Current landslide hazard assessments often suffer from inadequate hazard characterization due to the neglect of parameter variability and reliance on a single dynamic indicator. To address this, this study proposes a probabilistic assessment framework that integrates parameter uncertainty analysis and dual dynamic indicators. Based on the Voellmy model, the framework simultaneously employs maximum momentum and maximum flow depth to characterize impact kinetic energy and burial effects, respectively. Furthermore, the uncertainty propagation of basal friction and turbulence parameters is quantified through Latin hypercube sampling, which is followed by the establishment of a Monte Carlo joint probability model and a three-level hazard zoning system.

Results

Application of this framework to the Sedongpu landslide demonstrates that the dual-indicator approach leverages complementary physical mechanisms to significantly optimize the identification of high-hazard areas.

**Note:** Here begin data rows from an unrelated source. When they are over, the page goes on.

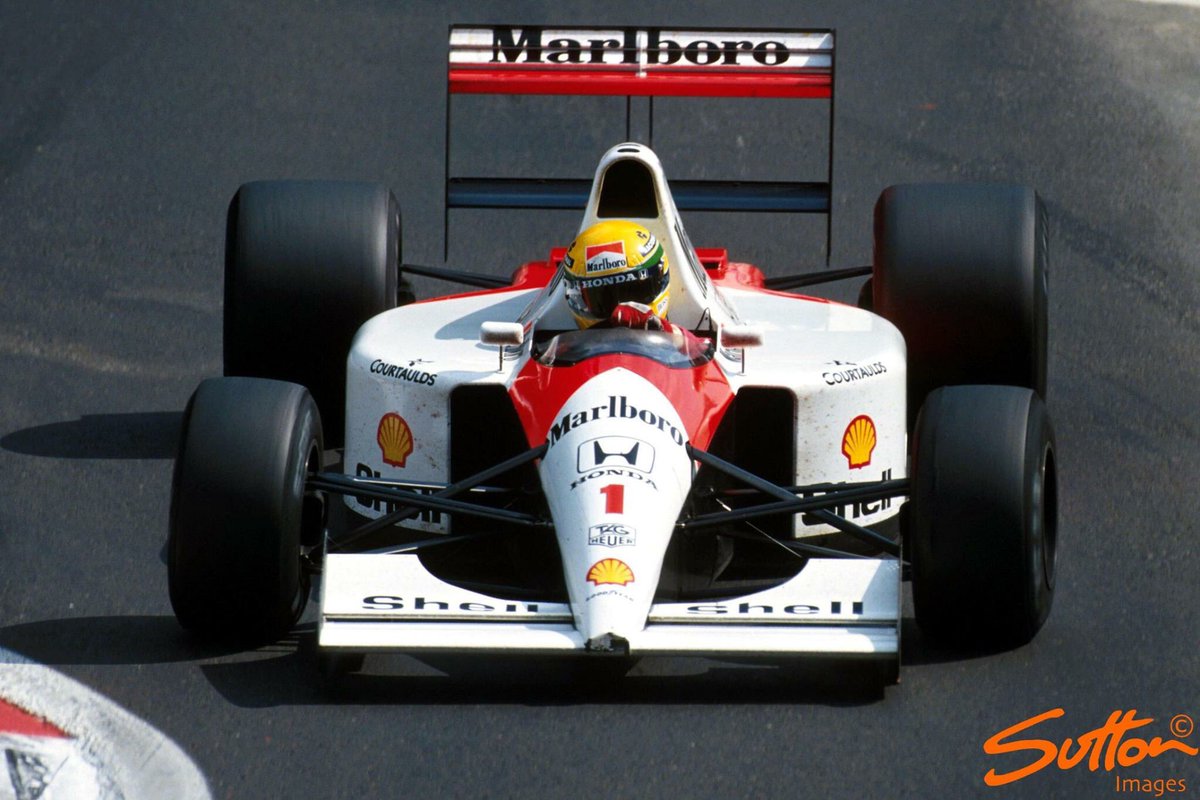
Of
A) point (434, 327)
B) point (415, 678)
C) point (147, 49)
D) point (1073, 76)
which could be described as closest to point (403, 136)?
point (147, 49)

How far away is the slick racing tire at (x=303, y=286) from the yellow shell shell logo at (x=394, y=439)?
4.51 ft

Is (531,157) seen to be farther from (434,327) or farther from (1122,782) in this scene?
(1122,782)

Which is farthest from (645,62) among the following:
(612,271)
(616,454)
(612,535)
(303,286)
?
(612,535)

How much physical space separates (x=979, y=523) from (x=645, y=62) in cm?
389

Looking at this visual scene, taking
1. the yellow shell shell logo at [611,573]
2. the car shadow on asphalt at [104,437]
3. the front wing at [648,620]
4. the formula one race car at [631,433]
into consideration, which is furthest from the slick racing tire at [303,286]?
the yellow shell shell logo at [611,573]

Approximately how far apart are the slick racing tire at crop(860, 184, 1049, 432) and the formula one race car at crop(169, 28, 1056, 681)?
0.4 inches

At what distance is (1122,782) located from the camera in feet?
22.9

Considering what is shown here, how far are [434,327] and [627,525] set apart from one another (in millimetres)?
1940

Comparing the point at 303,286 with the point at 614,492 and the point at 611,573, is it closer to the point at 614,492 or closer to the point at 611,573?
the point at 614,492

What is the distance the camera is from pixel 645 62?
426 inches

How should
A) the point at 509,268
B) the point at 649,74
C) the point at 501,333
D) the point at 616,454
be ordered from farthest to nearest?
the point at 509,268 < the point at 649,74 < the point at 501,333 < the point at 616,454

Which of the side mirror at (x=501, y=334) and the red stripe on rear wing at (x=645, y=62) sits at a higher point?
the red stripe on rear wing at (x=645, y=62)

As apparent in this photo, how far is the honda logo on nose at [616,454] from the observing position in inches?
303

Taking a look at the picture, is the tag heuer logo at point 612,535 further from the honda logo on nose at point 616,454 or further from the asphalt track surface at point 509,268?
the asphalt track surface at point 509,268
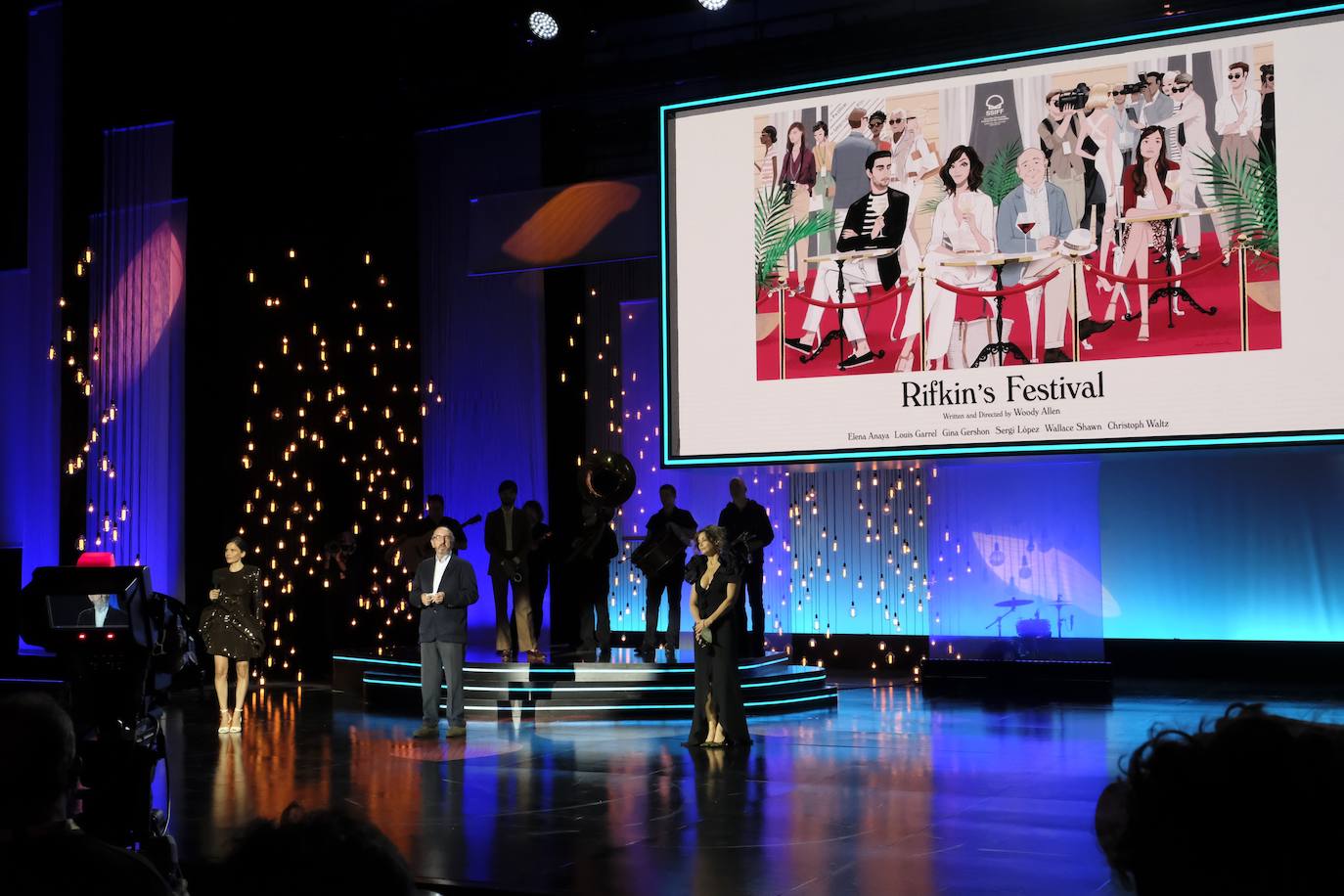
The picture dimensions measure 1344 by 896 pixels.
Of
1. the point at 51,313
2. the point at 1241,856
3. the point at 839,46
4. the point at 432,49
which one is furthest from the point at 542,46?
the point at 1241,856

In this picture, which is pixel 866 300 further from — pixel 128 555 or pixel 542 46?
pixel 128 555

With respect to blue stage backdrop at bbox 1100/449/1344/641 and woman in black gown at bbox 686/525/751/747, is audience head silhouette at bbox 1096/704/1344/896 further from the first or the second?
blue stage backdrop at bbox 1100/449/1344/641

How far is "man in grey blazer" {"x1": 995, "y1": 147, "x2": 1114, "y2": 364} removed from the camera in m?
8.89

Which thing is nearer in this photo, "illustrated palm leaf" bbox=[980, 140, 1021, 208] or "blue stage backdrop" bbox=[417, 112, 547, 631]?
"illustrated palm leaf" bbox=[980, 140, 1021, 208]

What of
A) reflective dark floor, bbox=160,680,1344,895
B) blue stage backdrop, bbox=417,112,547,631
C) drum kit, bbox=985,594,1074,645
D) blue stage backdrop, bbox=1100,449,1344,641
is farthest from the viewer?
blue stage backdrop, bbox=417,112,547,631

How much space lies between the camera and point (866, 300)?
948 centimetres

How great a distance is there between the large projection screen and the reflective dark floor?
2148mm


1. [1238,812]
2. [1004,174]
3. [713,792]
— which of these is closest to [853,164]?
[1004,174]

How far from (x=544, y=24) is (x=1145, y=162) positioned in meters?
4.62

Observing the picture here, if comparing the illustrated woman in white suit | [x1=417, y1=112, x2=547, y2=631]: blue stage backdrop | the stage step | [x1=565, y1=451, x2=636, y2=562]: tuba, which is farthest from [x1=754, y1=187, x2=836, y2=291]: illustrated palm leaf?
[x1=417, y1=112, x2=547, y2=631]: blue stage backdrop

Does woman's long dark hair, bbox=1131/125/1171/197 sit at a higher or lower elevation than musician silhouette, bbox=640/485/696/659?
higher

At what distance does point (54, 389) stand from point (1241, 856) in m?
13.0

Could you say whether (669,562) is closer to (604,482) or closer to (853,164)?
(604,482)

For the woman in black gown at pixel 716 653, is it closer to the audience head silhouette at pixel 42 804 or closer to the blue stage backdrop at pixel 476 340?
the blue stage backdrop at pixel 476 340
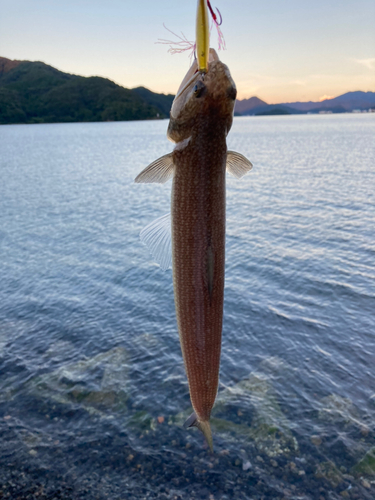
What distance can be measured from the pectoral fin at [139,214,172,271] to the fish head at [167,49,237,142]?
0.54 meters

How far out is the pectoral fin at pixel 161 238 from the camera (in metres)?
2.59

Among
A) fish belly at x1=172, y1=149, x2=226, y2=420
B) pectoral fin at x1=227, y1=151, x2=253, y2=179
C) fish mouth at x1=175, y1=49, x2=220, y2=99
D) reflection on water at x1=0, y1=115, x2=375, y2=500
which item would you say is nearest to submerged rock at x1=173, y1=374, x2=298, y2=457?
reflection on water at x1=0, y1=115, x2=375, y2=500

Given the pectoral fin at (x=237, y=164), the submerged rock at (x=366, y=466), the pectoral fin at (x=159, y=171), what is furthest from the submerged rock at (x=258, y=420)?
the pectoral fin at (x=159, y=171)

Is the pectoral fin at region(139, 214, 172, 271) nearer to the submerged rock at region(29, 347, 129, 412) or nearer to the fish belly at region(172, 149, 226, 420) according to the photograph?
the fish belly at region(172, 149, 226, 420)

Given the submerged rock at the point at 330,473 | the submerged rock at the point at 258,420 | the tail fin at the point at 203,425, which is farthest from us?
the submerged rock at the point at 258,420

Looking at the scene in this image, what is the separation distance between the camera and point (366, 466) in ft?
27.9

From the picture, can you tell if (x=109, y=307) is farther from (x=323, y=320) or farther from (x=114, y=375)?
(x=323, y=320)

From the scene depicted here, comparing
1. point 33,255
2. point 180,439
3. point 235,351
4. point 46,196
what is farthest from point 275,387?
point 46,196

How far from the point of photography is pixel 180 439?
942cm

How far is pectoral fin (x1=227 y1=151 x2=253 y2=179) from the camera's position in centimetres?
256

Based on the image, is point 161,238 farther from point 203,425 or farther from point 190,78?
point 203,425

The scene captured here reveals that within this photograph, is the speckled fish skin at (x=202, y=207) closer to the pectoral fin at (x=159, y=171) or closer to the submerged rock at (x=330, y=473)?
the pectoral fin at (x=159, y=171)

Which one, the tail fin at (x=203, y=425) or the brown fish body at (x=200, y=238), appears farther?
the tail fin at (x=203, y=425)

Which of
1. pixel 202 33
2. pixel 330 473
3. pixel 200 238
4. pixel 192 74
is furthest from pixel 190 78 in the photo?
pixel 330 473
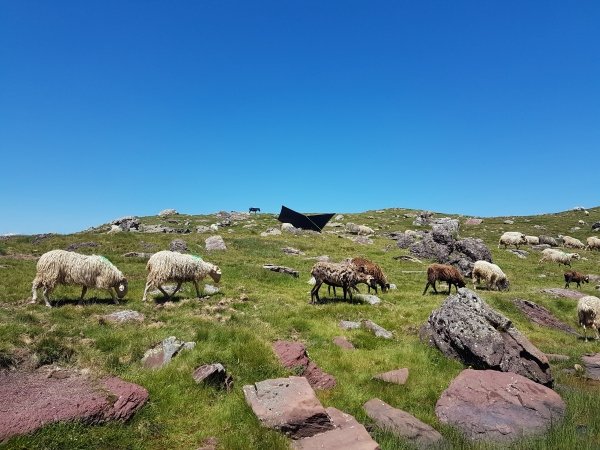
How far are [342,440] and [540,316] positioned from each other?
1946cm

By providing a reliable multi-dimensional quantification of landslide hazards, this method addresses the deficiencies of traditional approaches, which are typically limited to binary reachability and univariate intensity metrics. Specifically, the integration of dual indicators yielded a performance improvement of nearly 10% in hazard identification compared to single-indicator methods.

Conclusions

proposed probabilistic framework successfully overcomes the limitations of single-indicator hazard assessments by integrating parameter uncertainty and dual dynamic indicators. This multi-dimensional approach provides a more accurate and reliable evaluation of landslide hazards, offering a solid scientific basis for differentiated disaster prevention and risk management strategies.